◆ WRITTEN INSTRUCTION
Turn every line of the records below into a numbered list, dropping the blank lines.

◆ SUPPLIED DATA

= = = = =

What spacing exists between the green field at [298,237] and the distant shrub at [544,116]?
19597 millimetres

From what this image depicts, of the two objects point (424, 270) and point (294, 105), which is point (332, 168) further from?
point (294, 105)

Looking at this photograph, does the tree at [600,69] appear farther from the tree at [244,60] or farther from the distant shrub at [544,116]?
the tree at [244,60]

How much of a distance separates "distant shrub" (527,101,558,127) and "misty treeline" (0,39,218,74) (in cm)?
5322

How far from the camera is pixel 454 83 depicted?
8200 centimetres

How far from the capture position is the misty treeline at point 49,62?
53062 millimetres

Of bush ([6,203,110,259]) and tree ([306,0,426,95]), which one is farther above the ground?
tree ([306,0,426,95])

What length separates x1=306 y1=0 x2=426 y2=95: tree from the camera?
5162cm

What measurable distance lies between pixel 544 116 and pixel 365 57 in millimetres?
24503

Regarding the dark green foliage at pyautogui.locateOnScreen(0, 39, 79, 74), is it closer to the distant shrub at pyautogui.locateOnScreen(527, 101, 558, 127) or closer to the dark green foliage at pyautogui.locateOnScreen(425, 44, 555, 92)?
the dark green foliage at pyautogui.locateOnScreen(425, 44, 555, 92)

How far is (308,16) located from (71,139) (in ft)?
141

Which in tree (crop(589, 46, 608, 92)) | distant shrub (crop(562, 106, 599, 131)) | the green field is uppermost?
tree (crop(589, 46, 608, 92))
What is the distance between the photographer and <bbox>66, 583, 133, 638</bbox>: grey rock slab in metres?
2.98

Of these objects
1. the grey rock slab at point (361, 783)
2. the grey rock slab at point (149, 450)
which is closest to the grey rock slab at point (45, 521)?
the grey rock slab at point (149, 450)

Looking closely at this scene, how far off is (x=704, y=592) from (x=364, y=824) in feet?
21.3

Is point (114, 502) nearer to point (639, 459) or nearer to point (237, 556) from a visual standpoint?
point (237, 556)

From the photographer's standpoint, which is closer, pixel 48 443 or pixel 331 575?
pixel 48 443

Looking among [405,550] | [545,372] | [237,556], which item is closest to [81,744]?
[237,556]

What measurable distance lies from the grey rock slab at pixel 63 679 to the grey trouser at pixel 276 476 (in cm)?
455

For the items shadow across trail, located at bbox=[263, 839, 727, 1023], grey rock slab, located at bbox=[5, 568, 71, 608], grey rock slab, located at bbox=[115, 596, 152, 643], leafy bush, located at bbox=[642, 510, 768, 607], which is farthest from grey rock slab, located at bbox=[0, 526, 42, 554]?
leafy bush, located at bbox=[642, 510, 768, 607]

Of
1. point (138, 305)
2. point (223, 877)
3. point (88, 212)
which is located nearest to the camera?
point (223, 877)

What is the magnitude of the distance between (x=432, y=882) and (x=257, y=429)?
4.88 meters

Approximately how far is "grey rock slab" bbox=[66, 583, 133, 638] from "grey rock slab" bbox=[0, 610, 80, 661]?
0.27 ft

= = = = =

◆ TASK SOLUTION
1. What spacing exists between the green field at [298,237] and the distant shrub at [544,116]?
2. 19597 millimetres
3. From what this image depicts, of the two objects point (424, 270) and point (294, 105), which is point (332, 168) further from?
4. point (294, 105)
5. Looking at this photograph, does the tree at [600,69] appear farther from the tree at [244,60] or farther from the distant shrub at [544,116]?
6. the tree at [244,60]
7. How much of a distance separates "distant shrub" (527,101,558,127) and "misty treeline" (0,39,218,74) (in cm)?
8. 5322
9. How far from the camera is pixel 454 83 depicted?
10. 8200 centimetres
11. How far from the capture position is the misty treeline at point 49,62?
12. 53062 millimetres
13. Of bush ([6,203,110,259]) and tree ([306,0,426,95]), which one is farther above the ground?
14. tree ([306,0,426,95])
15. What length separates x1=306 y1=0 x2=426 y2=95: tree from the camera?
16. 5162cm
17. What measurable distance lies between pixel 544 116 and pixel 365 57 in millimetres?
18. 24503
19. Regarding the dark green foliage at pyautogui.locateOnScreen(0, 39, 79, 74), is it closer to the distant shrub at pyautogui.locateOnScreen(527, 101, 558, 127) or closer to the dark green foliage at pyautogui.locateOnScreen(425, 44, 555, 92)?
20. the dark green foliage at pyautogui.locateOnScreen(425, 44, 555, 92)
21. How far is (308,16) located from (71,139) (in ft)?
22. 141
23. Which in tree (crop(589, 46, 608, 92)) | distant shrub (crop(562, 106, 599, 131)) | the green field is uppermost?
24. tree (crop(589, 46, 608, 92))
25. What is the distance between the photographer and <bbox>66, 583, 133, 638</bbox>: grey rock slab in metres?
26. 2.98
27. Of these objects
28. 1. the grey rock slab at point (361, 783)
29. 2. the grey rock slab at point (149, 450)
30. which is closest to the grey rock slab at point (45, 521)?
31. the grey rock slab at point (149, 450)
32. Looking closely at this scene, how far off is (x=704, y=592) from (x=364, y=824) in feet?
33. 21.3
34. Is point (114, 502) nearer to point (639, 459) or nearer to point (237, 556) from a visual standpoint?
35. point (237, 556)
36. From the photographer's standpoint, which is closer, pixel 48 443 or pixel 331 575?
37. pixel 48 443
38. Looking among [405,550] | [545,372] | [237,556], which item is closest to [81,744]?
39. [237,556]
40. What measurable distance lies from the grey rock slab at pixel 63 679 to the grey trouser at pixel 276 476 (in cm)?
41. 455
42. For the items shadow across trail, located at bbox=[263, 839, 727, 1023], grey rock slab, located at bbox=[5, 568, 71, 608], grey rock slab, located at bbox=[115, 596, 152, 643], leafy bush, located at bbox=[642, 510, 768, 607], which is farthest from grey rock slab, located at bbox=[0, 526, 42, 554]?
43. leafy bush, located at bbox=[642, 510, 768, 607]
44. Of
45. 1. point (138, 305)
46. 2. point (223, 877)
47. 3. point (88, 212)
48. which is located nearest to the camera?
49. point (223, 877)
50. What is the magnitude of the distance between (x=432, y=882) and (x=257, y=429)?
51. 4.88 meters
52. Approximately how far is "grey rock slab" bbox=[66, 583, 133, 638] from "grey rock slab" bbox=[0, 610, 80, 661]?
53. 0.27 ft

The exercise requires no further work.